Remixing Of Ideas Is Your Only Solution
So what are the multiple disciplines that you must focus on? Microsoft founder Bill Gates suggests he would place his focus on:
- Artificial Intelligence
Where do you being learning about these topics? The most straightforward solution is to read, but you have to read wide then deep. No, blog posts won’t do, the coverage is shallow. I am referring to books, for example:
- Artificial Intelligence — “The Master Algorithm,” by Pedro Domingos
- Energy — “Energy and Civilization: A History,” by Vaclav Smil
- Bioscience — “The Vital Question,” by Nick Lane
As you begin assimilating information questions should start popping into your head:
- Why does artificial intelligence need neural networks?
- Why can’t we optimize our resources by creating regional electricity grids?
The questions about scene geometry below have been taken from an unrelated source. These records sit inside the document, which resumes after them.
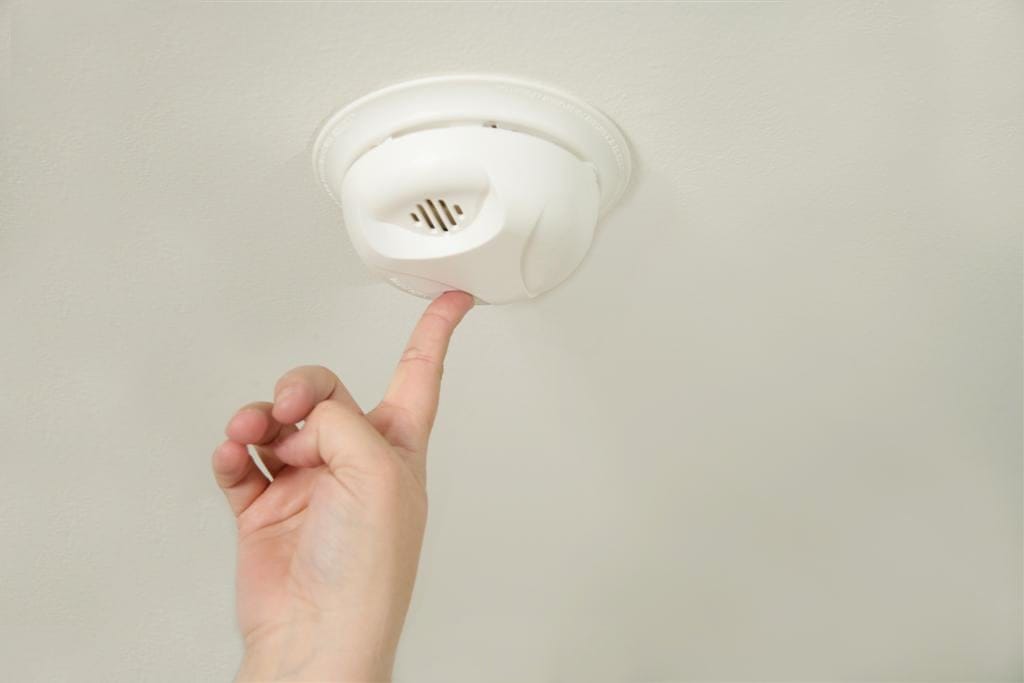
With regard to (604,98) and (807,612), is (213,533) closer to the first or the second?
(604,98)

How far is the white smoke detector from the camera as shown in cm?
75

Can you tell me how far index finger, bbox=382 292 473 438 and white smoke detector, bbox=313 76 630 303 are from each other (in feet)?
0.14

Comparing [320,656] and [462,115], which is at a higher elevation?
[462,115]

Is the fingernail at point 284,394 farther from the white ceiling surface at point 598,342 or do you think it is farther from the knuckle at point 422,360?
the white ceiling surface at point 598,342

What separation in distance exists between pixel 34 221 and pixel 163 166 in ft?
0.52

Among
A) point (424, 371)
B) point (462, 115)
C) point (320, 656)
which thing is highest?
point (462, 115)

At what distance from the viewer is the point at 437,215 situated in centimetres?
78

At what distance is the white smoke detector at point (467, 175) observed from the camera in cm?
75

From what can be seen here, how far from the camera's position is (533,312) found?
104 centimetres

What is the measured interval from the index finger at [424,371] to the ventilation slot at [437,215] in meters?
0.09

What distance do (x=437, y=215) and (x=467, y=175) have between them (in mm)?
53

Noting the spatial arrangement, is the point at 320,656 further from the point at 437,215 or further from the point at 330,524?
the point at 437,215

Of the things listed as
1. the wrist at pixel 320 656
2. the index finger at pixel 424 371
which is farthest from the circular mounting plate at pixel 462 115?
the wrist at pixel 320 656

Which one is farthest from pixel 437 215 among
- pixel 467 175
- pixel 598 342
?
pixel 598 342
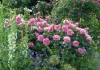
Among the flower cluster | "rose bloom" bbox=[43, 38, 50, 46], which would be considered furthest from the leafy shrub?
"rose bloom" bbox=[43, 38, 50, 46]

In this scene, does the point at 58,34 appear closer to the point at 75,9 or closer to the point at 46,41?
the point at 46,41

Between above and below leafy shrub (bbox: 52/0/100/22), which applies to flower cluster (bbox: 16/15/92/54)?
above

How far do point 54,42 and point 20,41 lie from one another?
528 millimetres

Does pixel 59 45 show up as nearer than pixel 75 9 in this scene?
Yes

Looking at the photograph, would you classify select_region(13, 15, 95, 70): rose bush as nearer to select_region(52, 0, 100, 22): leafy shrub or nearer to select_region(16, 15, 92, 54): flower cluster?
select_region(16, 15, 92, 54): flower cluster

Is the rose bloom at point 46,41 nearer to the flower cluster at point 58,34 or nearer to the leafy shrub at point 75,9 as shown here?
the flower cluster at point 58,34

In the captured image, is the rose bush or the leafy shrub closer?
the rose bush

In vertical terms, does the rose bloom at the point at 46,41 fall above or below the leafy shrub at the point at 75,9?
above

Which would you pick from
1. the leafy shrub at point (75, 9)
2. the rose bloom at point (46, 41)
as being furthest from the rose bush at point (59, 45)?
the leafy shrub at point (75, 9)

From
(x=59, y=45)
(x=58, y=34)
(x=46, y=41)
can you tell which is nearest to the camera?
(x=46, y=41)

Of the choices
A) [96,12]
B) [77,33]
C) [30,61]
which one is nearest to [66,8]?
[96,12]

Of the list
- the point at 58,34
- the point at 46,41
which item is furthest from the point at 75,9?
the point at 46,41

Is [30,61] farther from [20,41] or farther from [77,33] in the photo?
[77,33]

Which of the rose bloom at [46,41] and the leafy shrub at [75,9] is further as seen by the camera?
the leafy shrub at [75,9]
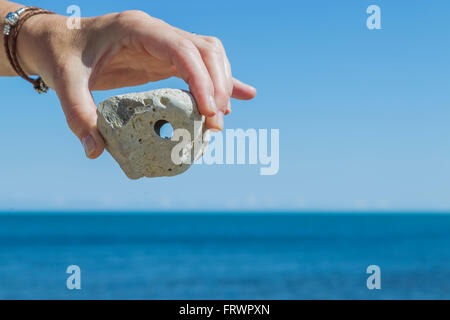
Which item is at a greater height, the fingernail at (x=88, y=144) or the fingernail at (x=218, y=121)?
the fingernail at (x=218, y=121)

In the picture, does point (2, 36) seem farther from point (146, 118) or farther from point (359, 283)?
point (359, 283)

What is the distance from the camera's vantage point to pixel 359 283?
23.0m

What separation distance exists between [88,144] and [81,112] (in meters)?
0.17

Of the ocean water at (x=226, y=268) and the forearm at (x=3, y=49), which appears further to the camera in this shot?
the ocean water at (x=226, y=268)

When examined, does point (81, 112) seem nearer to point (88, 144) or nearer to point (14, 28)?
point (88, 144)

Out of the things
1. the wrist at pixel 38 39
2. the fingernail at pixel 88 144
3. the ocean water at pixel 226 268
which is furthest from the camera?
the ocean water at pixel 226 268

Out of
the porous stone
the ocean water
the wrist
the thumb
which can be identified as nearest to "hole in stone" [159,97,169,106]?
the porous stone

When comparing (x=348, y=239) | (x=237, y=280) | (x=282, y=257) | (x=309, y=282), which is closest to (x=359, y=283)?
(x=309, y=282)

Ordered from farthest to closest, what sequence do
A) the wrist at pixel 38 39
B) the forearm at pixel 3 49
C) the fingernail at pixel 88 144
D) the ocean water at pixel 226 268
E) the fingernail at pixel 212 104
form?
the ocean water at pixel 226 268
the forearm at pixel 3 49
the wrist at pixel 38 39
the fingernail at pixel 88 144
the fingernail at pixel 212 104

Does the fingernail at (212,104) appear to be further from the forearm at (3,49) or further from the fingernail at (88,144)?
the forearm at (3,49)

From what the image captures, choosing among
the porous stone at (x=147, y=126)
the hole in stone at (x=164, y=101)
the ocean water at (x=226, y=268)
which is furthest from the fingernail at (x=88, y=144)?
the ocean water at (x=226, y=268)

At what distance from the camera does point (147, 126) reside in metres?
2.57

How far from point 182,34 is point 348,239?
47.3 meters

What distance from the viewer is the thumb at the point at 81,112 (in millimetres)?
2371
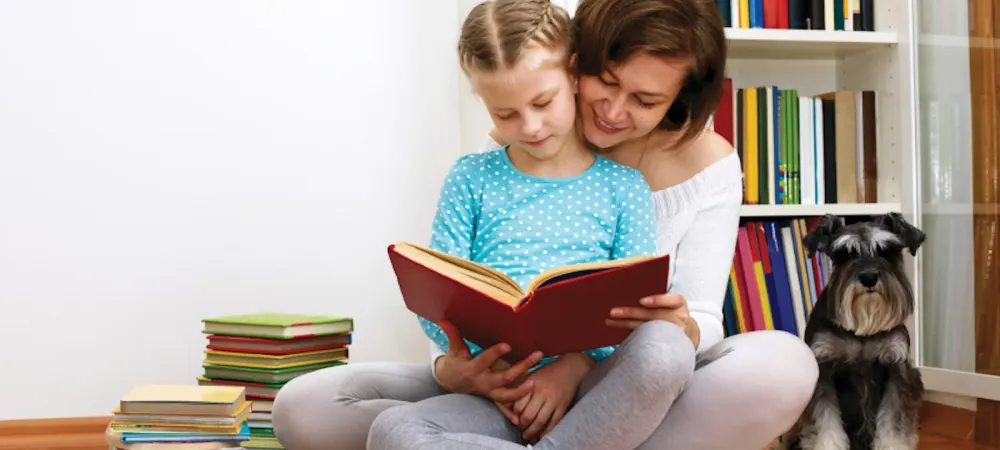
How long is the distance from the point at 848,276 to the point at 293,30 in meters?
1.40

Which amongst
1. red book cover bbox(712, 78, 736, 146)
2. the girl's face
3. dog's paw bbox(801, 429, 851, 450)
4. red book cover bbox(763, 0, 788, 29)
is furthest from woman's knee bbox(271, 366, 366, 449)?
red book cover bbox(763, 0, 788, 29)

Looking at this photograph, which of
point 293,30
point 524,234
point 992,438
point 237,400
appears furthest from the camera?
point 293,30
- Why couldn’t we replace all of the tissues in the human body through engineering?
Once you have healthy list of Why questions now have some fun by asking What if:
- What if we could build learners that build neural networks?
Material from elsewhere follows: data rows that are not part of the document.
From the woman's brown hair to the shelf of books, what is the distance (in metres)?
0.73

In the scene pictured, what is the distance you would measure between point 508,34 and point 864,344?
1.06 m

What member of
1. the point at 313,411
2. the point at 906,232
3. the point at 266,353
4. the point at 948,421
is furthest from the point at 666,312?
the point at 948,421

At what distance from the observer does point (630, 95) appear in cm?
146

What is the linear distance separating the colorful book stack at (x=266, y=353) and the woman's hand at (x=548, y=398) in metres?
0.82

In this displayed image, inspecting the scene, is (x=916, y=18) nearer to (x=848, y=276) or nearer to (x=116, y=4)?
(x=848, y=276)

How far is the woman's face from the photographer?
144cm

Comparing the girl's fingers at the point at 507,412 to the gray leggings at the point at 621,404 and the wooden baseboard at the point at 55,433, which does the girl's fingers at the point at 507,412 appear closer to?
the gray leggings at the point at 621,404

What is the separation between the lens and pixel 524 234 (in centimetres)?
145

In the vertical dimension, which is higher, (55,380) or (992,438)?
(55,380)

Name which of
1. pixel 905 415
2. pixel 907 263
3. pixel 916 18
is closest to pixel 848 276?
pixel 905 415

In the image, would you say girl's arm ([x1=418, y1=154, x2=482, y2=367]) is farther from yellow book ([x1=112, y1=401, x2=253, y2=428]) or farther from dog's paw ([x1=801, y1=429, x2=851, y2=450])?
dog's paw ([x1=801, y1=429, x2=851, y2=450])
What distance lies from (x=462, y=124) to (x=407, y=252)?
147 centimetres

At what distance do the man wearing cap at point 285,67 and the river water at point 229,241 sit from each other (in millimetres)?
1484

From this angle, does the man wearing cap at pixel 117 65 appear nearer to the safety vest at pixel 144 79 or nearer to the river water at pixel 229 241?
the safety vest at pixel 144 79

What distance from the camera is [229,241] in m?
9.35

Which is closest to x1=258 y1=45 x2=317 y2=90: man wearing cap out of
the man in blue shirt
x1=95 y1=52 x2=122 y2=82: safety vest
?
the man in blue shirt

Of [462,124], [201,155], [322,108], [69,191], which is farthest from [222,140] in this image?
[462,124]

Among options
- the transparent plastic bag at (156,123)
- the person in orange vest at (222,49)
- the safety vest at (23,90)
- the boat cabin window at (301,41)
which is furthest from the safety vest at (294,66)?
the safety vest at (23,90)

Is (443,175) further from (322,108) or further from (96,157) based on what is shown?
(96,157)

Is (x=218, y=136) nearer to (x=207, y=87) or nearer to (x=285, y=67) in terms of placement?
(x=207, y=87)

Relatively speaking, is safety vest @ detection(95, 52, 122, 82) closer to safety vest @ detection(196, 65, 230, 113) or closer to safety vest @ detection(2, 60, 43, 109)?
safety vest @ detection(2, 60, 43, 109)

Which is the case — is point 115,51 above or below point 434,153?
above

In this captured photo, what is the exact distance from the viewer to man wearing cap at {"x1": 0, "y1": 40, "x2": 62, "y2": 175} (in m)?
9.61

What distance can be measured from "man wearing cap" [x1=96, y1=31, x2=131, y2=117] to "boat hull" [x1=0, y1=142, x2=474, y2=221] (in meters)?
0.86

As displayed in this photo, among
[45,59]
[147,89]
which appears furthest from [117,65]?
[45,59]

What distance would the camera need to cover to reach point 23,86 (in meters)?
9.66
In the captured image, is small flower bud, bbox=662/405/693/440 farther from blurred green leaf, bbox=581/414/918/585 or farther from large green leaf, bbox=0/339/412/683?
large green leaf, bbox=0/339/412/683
- What if we could build self-replicating electricity grids?
- What if nanobots could repair the damaged tissue?
Now we are being to build interest in learning more about the Why and What if scenarios, but the How is what fuels the latticework of mental models:
- How do we build an advanced algorithm that builds neural networks?
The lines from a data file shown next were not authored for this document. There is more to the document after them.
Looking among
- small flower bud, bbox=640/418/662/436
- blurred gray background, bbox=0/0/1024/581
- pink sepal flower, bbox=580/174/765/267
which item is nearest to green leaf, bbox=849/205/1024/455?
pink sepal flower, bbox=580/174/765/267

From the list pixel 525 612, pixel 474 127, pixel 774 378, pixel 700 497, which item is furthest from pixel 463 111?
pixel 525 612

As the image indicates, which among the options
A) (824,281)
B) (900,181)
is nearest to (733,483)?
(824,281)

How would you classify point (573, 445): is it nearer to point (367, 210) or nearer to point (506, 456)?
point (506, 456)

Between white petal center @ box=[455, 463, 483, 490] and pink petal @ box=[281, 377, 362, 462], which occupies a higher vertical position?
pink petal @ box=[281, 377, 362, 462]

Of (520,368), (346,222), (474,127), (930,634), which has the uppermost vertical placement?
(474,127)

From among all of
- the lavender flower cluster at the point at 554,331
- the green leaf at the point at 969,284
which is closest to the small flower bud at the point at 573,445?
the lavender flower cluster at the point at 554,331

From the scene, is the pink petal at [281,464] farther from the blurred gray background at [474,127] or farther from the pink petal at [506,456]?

- How will self-replicating electricity grids be funded?
- How will we program that nanobots to only repair damaged tissue and leave the healthy tissue, alone?
The exercise is designed to help you see past the conventional answers and seek out the speculative ideas. Ideas that might not even, at least on the surface, have a natural connection. Author Warren Berger notes, “What If questions — often involves the ability to combine ideas and influences, to mix and remix things that might not ordinarily go together.”
The 10,000-Hour Rule No Longer Works
I know this is a lot of work, but that is how you build new mental models. That is how you inoculate yourself against, your skills being unimportant in five years. Specifically, that is how you build valuable skills. The World Economic Forum explains that in 2020 these will be the most sought-after skills:
- Complex Problem Solving
- Critical Thinking
- People Management
- Coordinating with others
- Emotional Intelligence
- Judgement and Decision Making
- Service Orientation
- Cognitive Flexibility
Do you currently have any of these skills? Do you have mastery over that skill? When I say mastery I am not referring to expertise or the 10,000-hour rule which was popularized by Malcolm Gladwell, I am referring to having the competence of a skill so you can help solve someone’s problem.
Being able to solve someone’s problem is always an in-demand tool. If you have the rich latticework of mental models, you can summon that knowledge to, “combine ideas and influences, to mix and remix things that might not ordinarily go together.” You might come up with a solution to a complex AI that has its roots in bioscience or solves a complex energy problem that has roots in AI.
You must take ownership and build your understanding of not just how one thing works but how lots of things work. You must fight the natural tendency that dictates, “to the man with only a hammer, every problem looks like a nail.”